Requested and consistent and error-minimizing UI:

[Reply-to-sender] [Reply-to-many \/] [Forward] [Delete]

That way, the first button (left-most) is always Reply, the special-case buttons noticeably appear at the location of the Reply button, and the other (non-reply) buttons are always physically in the same location (on right and right-aligned). To increase consistency even further, when there are not many recipients, then the "Reply-to-many" button could be grayed-out (instead of removing it) for those messages. That way, all buttons are consistently located and easily found using basic human memory.

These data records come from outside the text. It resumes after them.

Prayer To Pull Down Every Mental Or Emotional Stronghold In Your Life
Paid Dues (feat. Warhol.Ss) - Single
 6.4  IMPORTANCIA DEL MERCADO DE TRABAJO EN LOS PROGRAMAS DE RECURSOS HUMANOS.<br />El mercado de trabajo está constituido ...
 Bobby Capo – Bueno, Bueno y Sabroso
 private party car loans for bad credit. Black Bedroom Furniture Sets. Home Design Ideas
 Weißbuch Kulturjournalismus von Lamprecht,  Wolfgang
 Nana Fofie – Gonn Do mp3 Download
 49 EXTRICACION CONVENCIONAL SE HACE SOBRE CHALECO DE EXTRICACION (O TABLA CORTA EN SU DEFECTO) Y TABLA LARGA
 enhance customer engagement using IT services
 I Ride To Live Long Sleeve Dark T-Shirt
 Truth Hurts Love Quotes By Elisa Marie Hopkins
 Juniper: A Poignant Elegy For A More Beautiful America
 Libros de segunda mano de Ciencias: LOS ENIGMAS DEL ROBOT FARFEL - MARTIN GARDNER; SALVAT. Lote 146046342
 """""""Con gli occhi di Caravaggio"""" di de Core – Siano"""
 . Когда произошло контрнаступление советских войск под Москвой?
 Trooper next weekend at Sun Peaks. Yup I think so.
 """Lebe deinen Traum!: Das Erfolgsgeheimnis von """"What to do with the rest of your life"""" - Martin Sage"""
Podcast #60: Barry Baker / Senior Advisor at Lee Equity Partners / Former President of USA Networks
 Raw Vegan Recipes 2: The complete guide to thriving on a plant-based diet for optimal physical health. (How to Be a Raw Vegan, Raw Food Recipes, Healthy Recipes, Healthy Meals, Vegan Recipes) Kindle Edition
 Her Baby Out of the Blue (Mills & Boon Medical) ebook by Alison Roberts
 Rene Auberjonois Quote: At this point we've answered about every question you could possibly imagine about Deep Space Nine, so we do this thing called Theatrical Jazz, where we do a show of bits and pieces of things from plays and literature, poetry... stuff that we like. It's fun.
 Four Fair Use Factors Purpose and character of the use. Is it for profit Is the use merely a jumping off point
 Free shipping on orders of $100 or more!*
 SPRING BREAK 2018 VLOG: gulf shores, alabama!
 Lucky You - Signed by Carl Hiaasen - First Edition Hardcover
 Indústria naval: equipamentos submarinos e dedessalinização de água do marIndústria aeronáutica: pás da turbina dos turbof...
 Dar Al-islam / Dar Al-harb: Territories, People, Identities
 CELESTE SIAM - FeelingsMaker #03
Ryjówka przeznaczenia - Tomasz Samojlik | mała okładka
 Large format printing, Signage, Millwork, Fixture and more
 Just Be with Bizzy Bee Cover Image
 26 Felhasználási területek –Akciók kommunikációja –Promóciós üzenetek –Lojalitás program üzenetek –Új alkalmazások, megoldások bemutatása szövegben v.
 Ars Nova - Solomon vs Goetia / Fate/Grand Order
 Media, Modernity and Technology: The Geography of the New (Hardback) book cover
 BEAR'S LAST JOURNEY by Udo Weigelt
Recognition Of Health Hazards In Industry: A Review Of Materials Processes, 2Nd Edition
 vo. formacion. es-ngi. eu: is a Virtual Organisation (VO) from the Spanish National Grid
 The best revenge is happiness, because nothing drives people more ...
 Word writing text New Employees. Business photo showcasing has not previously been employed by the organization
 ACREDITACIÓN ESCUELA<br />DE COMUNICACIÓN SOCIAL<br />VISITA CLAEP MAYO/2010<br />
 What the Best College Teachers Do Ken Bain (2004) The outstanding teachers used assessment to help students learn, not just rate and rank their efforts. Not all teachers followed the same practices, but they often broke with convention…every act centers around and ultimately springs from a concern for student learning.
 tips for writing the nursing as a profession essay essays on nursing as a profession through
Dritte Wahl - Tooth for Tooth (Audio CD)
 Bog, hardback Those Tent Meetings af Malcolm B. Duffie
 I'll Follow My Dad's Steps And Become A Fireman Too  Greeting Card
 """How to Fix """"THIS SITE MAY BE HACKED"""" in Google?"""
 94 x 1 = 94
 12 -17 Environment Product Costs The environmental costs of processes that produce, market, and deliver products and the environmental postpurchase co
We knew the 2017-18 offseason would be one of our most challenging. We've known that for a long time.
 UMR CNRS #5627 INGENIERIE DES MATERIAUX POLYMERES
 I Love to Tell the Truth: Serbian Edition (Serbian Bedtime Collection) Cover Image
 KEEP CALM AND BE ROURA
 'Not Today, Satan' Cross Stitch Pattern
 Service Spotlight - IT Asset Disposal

Please see bug 516141 to fix this. ("Separate buttons for Reply and Reply-All/Reply-to-List (depending on context) in message header", https://bugzilla.mozilla.org/show_bug.cgi?id=516141)

Best default if we must combine:

If we must have only one reply button, then having Reply-to-sender as the default is clearly the lesser of two evils because it reduces the chance of accidentally replying to many people when this could be embarrassing or even damaging.

Having the option of separate/combined buttons:

Bug 511924 created the option of having separate Reply-to-sender and Reply-to-many buttons. That's good. But unfortunately, the default is still the combined button.

Also, having drop-downs on both buttons is just horrible UI (it reminds me of the uncle of all bad UI: Lotus Notes). At minimum, the logic should detect when there are two buttons, and then remove the drop-down from the reply-to-sender button.

Other remaining issues with the header buttons:

  1. The reply-to-all icon is nearly indistinguishable from the reply-to-sender icon, especially at that too-small-size.
  2. The reply-all button disappears when there is only one recipient. This makes the reply button's location vary, which is bad. It would be better if the reply-all button just became disabled (gray). This is made even worse by #1.
  3. Selecting multiple messages: The buttons are always icons+text and don't respect the user-chosen setting (e.g., icons only).
  4. The Archive and Junk buttons are taller than the others in icon+text mode (WindowsXP). (in the unlikely case that hasn't been mentioned/noticed yet)
  5. The "Other Actions" menu opens "up" although there is plenty of space below the button.
  6. It's not possible to mark multiple selected messages as junk (the button disappears for multi-selections).
  7. There are no tool-tips for the buttons when multiple messages are selected.
  8. The tool-tip for the delete button doesn't say "undelete" for mark-as-deleted messages.
  9. The Tag button should also be put into the header.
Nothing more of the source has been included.